TÜİK Başkanı Dinçer’in DÜNYA’ya yaptığı açıklamalar
İşte tam bu noktada vatandaşlar olarak yaşayarak hissettiğimiz hayat pahalılığı ile resmi enflasyon verileri arasındaki farkın neden kaynaklandığını, gıda ürünleri başta olmak üzere enflasyon verilerinin nasıl toplanıp hesaplandığını TÜİK başkanına sorduk. TÜİK Başkanı Prof. Dr. Sait Erdal Dinçer ile kurumun ilgili birimlerinin yöneticileri DÜNYA Gazetesi yazarı Alaattin Aktaş ve benim iki koldan sorduğumuz sorulara içtenlikle yanıt verdiler. Ekonomi gazetecileri arasında “sayıların efendisi” olarak andığımız, TÜİK verilerini sürekli analiz eden Alaattin Aktaş, Başkan’ın açıklamalarının bir bölümünü daha önce köşesinde yazdı. TÜİK’in enflasyon verilerinin hayat pahalılığını değil, fiyatlar genel seviyesindeki değişimi uluslararası denetime açık şekilde nasıl ölçtüğü bilgilerini ise bugün yayımladığımız röportajda bulacaksınız.
Hissedilen enflasyonu ölçmek
Yüksek enflasyonun ne kadar kötü bir şey olduğunu, ekonomik ve sosyal dengeleri nasıl bozduğunu, nasıl siyasi sonuçlar doğurduğunu, geçen yüzyılın son çeyreğinde yaşayarak gördü Türkiye.

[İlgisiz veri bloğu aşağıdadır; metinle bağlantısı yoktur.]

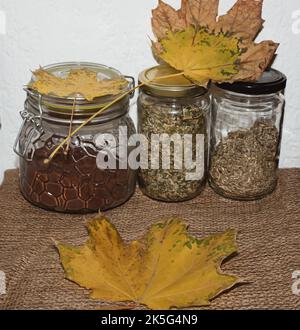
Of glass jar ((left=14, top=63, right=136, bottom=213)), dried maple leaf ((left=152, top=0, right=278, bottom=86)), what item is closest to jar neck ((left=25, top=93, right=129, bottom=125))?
glass jar ((left=14, top=63, right=136, bottom=213))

Bundan 28 yıl önce 1994’de yıllık bazda TÜFE’nin yüzde 125,5, o zamanın TEFE’sinin (bugünkü Yurtiçi ÜFE) yüzde 146,5 ile Cumhuriyet tarihi rekorları olarak kaydedildiğini ekonomi gazetecisi olarak izledim. Şimdi, tüketim yelpazesinin çok genişlediği, mobil iletişim araçlarının tüketimin bir parçası olduğu, tedarik hızının arttığı 21. Yüzyıl Türkiye’sinde hissedilen enflasyon yani hayat pahalılığı çok daha önemli hale geldi.

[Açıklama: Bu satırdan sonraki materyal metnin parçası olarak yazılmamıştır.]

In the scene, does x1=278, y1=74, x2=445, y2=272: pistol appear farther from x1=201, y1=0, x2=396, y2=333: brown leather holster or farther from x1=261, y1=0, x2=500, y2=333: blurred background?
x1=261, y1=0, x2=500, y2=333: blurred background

Enflasyonun çalışanların yaşamındaki etkisini doğrudan ölçen bir tek Türk-İş’in “Açlık ve Yoksulluk Sınırı” Araştırması var elimizde. TÜİK Fiyat İstatistikleri Daire Başkanı Cem Baş’ın “Bizim endekslerle uyumludur” diyerek hakkını teslim ettiği her ay yayımlanan Türk-İş araştırması, 35. yılına girmiş bulunuyor.
35 yıldır bu çalışmayı yöneten ve tek tek fiyatları nasıl derlediğini bildiğimiz araştırmacı Enis Bağdadioğlu, bu araştırmayı her ayın 3’ünde açıklanan TÜİK aylık TÜFE verilerinden 5 gün önce kendi verileriyle yayımladıklarının altını çiziyor.
TÜİK yetkilerinin saygıyla bahsettiği bir başka araştırma ise DPT ve Merkez Bankası’nda önemli görevlerde bulunmuş deneyimli iktisatçı Zafer Yükseler’in hazırladığı Hızlı Tüketim Endeksi. Umarız TÜİK’in DÜNYA aracılığıyla üzerinde çalıştığını duyurduğu ve “Özel Kapsamlı Endeksler arasına girmesi beklenen “Yaşam Maliyeti Endeksi” kısa sürede tamamlanır ve önemli bir eksiği doldurur.